Additionally, Decision 18/CP20, the most celebrated Lima Work Programme on gender, established a two-year work programme for promoting gender balance and achieving gender-responsive climate policy to guide the effective participation of women in the bodies established under the UNFCCC. In Decision 21/CP22, the COP extended the Lima Work Programme..

During COP23, the GAP, which calls for gender-responsive climate policy to be included in all climate-related activities and decisions as well as the “inclusion of women at all levels of UNFCCC processes,” was endorsed.   

Ms. Achakpa highlighted a study that reviewed gender-responsiveness in climate change legislation and programs for six African countries (Nigeria, Ghana, Kenya, Tanzania, Uganda, and Ethiopia) and outlined seven steps as a minimum criteria for a gender-responsive climate change policy or strategy, including:

  1. Gender research and analysis must be evidence-based
  2. Positive social and gender norms
  3. Equal benefits to women and youth
  4. Participation of all groups
  5. Adaptation and mitigation actions respond to the need of vulnerable groups
  6. Strategic planning and implementation
  7. Monitoring and evaluation incorporates feedback from women and youth

Dr. Sophia Huyer, of Women in Global Science and Technology (WISAT) and CCAFS, presented tools and guidelines to mainstream gender into climate change actions, including the building blocks and entry points for gender-responsive, nationally determined contributions adopted from the United Nations Development Programme (UNDP). The building blocks include (a) national analysis and consultations that involve sectoral analyses, multi-stakeholder workshops, and consultations, and the development of sex-disaggregated data and indicators in the national policy and legal environment; (b) establishment of institutional frameworks and coordinated mechanisms to provide context and channels for the integration of gender into climate planning and policy processes and bodies; (c) alignment of policy/planning/national instruments such as National Adaptation Plans (NAPs), National Agricultural Mitigation Actions (NAMAs), Low Emissions Development (LEDs), and NDCs; and (d) the development of a monitoring system for key climate change sectors to monitor the results of gender mainstreaming and social co-benefits.

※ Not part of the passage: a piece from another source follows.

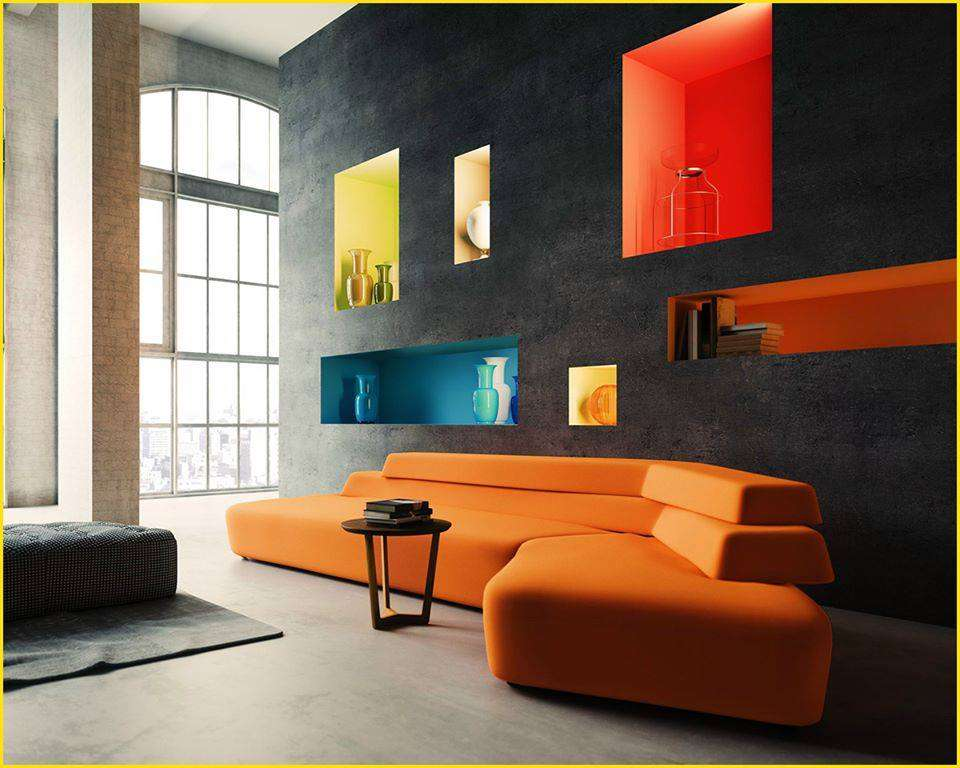 25 niches murales absolument magnifiques super d co page 2. Black Bedroom Furniture Sets. Home Design Ideas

The entry points for integrating gender into climate change policy include (a) analyzing the national context for gender trends and sex-disaggregated data; (b) assessing institutional gender equality frameworks and coordination mechanisms; (c) integrating gender equality into climate change policy and planning; (d) engaging multiple stakeholders; (e) supporting capacity development; (f) monitoring and evaluation; and (g) gender responsive climate finance mechanisms.

Issues associated with integrating gender into climate change were discussed as was proposed steps forward:

  • Support the AWGGCC to become the think tank of gender and climate change at the African level to continue backstopping the African Group of negotiators (AGN) during negotiations.
  • Capacity building and training require urgent attention in Africa.
  • Parties require simplified guidelines to integrate gender into policy and decision making processes.
  • Women-specific, targeted interventions must be designed to bring more women into the decision-making process. However, we must go beyond numbers to make the participation of women meaningful.
  • Gender integration must help parties generate bankable projects to address gender diversity on the African continent.